#### [Goal]
Present every line of the data below as a numbered list, leaving out the blank lines.
————————
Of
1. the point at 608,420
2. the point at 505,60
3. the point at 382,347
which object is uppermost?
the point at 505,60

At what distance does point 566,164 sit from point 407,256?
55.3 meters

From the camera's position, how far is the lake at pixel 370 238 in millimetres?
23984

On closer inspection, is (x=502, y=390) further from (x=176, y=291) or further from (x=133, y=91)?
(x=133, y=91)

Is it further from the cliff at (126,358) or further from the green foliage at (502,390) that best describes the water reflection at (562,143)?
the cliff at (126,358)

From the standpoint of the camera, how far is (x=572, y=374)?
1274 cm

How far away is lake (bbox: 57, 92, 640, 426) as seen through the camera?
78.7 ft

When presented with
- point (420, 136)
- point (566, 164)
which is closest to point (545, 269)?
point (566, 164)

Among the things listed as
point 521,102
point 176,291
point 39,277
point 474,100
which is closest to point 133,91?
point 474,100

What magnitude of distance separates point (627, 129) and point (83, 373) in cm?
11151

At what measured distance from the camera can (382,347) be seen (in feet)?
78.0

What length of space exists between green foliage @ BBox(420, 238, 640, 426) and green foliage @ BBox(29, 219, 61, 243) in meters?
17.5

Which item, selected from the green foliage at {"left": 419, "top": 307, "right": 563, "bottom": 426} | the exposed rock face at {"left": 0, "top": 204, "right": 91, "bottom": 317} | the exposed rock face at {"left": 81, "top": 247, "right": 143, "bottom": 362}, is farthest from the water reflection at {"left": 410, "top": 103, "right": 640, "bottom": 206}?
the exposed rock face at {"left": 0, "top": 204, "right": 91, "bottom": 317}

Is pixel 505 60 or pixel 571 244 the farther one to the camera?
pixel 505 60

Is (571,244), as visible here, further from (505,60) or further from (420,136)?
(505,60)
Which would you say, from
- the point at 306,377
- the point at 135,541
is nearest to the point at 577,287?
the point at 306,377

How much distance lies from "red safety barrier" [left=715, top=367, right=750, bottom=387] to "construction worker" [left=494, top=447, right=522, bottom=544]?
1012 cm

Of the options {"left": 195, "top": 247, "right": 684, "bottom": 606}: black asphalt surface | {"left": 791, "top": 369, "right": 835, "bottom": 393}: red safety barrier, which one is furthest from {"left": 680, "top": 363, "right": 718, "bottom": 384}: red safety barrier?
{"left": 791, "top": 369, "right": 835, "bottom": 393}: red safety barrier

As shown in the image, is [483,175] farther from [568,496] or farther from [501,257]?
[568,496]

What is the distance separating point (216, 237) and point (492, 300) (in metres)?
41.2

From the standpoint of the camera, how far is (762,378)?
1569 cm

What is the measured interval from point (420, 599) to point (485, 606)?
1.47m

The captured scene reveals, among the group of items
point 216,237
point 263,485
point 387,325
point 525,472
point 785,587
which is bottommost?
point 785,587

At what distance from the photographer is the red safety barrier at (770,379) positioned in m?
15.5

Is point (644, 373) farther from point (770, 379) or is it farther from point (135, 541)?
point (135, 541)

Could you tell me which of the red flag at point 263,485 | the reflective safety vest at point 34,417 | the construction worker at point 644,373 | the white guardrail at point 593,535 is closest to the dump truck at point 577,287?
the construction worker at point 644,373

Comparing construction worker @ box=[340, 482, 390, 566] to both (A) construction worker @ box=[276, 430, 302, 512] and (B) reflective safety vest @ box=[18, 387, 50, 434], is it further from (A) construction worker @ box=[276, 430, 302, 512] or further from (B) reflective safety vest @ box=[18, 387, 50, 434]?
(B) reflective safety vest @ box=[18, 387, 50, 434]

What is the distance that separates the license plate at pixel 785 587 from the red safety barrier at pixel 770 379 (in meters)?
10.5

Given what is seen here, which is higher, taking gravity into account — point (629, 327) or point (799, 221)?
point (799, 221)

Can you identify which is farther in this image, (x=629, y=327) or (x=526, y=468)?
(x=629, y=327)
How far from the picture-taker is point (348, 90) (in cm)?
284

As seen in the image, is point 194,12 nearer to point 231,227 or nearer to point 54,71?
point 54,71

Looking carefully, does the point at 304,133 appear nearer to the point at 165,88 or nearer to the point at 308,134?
————————
#### [Written response]
1. Of
2. 1. the point at 608,420
3. 2. the point at 505,60
4. 3. the point at 382,347
5. which object is uppermost?
6. the point at 505,60
7. At what distance does point 566,164 sit from point 407,256?
8. 55.3 meters
9. From the camera's position, how far is the lake at pixel 370 238 in millimetres?
10. 23984
11. On closer inspection, is (x=502, y=390) further from (x=176, y=291) or further from (x=133, y=91)?
12. (x=133, y=91)
13. Is it further from the cliff at (126,358) or further from the green foliage at (502,390) that best describes the water reflection at (562,143)?
14. the cliff at (126,358)
15. From the standpoint of the camera, how far is (x=572, y=374)?
16. 1274 cm
17. How far away is lake (bbox: 57, 92, 640, 426) as seen through the camera?
18. 78.7 ft
19. When presented with
20. - point (420, 136)
21. - point (566, 164)
22. which is closest to point (545, 269)?
23. point (566, 164)
24. Among the things listed as
25. point 521,102
26. point 176,291
27. point 39,277
28. point 474,100
29. which is closest to point 133,91?
30. point 474,100
31. What magnitude of distance separates point (627, 129) and point (83, 373) in cm?
32. 11151
33. At what measured distance from the camera can (382,347) be seen (in feet)?
34. 78.0
35. What length of space exists between green foliage @ BBox(420, 238, 640, 426) and green foliage @ BBox(29, 219, 61, 243) in meters?
36. 17.5
37. Which item, selected from the green foliage at {"left": 419, "top": 307, "right": 563, "bottom": 426} | the exposed rock face at {"left": 0, "top": 204, "right": 91, "bottom": 317} | the exposed rock face at {"left": 81, "top": 247, "right": 143, "bottom": 362}, is farthest from the water reflection at {"left": 410, "top": 103, "right": 640, "bottom": 206}?
38. the exposed rock face at {"left": 0, "top": 204, "right": 91, "bottom": 317}
39. Is pixel 505 60 or pixel 571 244 the farther one to the camera?
40. pixel 505 60
41. Is (571,244), as visible here, further from (505,60) or further from (420,136)?
42. (505,60)
43. Which would you say, from
44. - the point at 306,377
45. - the point at 135,541
46. is nearest to the point at 577,287?
47. the point at 306,377
48. How much distance lies from "red safety barrier" [left=715, top=367, right=750, bottom=387] to "construction worker" [left=494, top=447, right=522, bottom=544]?
49. 1012 cm
50. Of the options {"left": 195, "top": 247, "right": 684, "bottom": 606}: black asphalt surface | {"left": 791, "top": 369, "right": 835, "bottom": 393}: red safety barrier, which one is furthest from {"left": 680, "top": 363, "right": 718, "bottom": 384}: red safety barrier?
51. {"left": 791, "top": 369, "right": 835, "bottom": 393}: red safety barrier
52. As shown in the image, is [483,175] farther from [568,496] or farther from [501,257]?
53. [568,496]
54. What is the distance separating point (216, 237) and point (492, 300) (in metres)?
55. 41.2
56. From the standpoint of the camera, how far is (762,378)?
57. 1569 cm
58. What is the measured interval from point (420, 599) to point (485, 606)?
59. 1.47m
60. The captured scene reveals, among the group of items
61. point 216,237
62. point 263,485
63. point 387,325
64. point 525,472
65. point 785,587
66. which is bottommost?
67. point 785,587
68. At what distance from the photographer is the red safety barrier at (770,379) positioned in m?
69. 15.5
70. Is point (644, 373) farther from point (770, 379) or is it farther from point (135, 541)?
71. point (135, 541)
72. Could you tell me which of the red flag at point 263,485 | the reflective safety vest at point 34,417 | the construction worker at point 644,373 | the white guardrail at point 593,535 is closest to the dump truck at point 577,287?
73. the construction worker at point 644,373
74. Comparing construction worker @ box=[340, 482, 390, 566] to both (A) construction worker @ box=[276, 430, 302, 512] and (B) reflective safety vest @ box=[18, 387, 50, 434], is it further from (A) construction worker @ box=[276, 430, 302, 512] or further from (B) reflective safety vest @ box=[18, 387, 50, 434]?
75. (B) reflective safety vest @ box=[18, 387, 50, 434]
76. What is the distance that separates the license plate at pixel 785 587 from the red safety barrier at pixel 770 379 (in meters)?
77. 10.5
78. Given what is seen here, which is higher, taking gravity into account — point (629, 327) or point (799, 221)?
79. point (799, 221)
80. Can you identify which is farther in this image, (x=629, y=327) or (x=526, y=468)?
81. (x=629, y=327)
82. How far from the picture-taker is point (348, 90) (in cm)?
83. 284
84. As seen in the image, is point 194,12 nearer to point 231,227 or nearer to point 54,71?
85. point 54,71
86. Looking carefully, does the point at 304,133 appear nearer to the point at 165,88 or nearer to the point at 308,134?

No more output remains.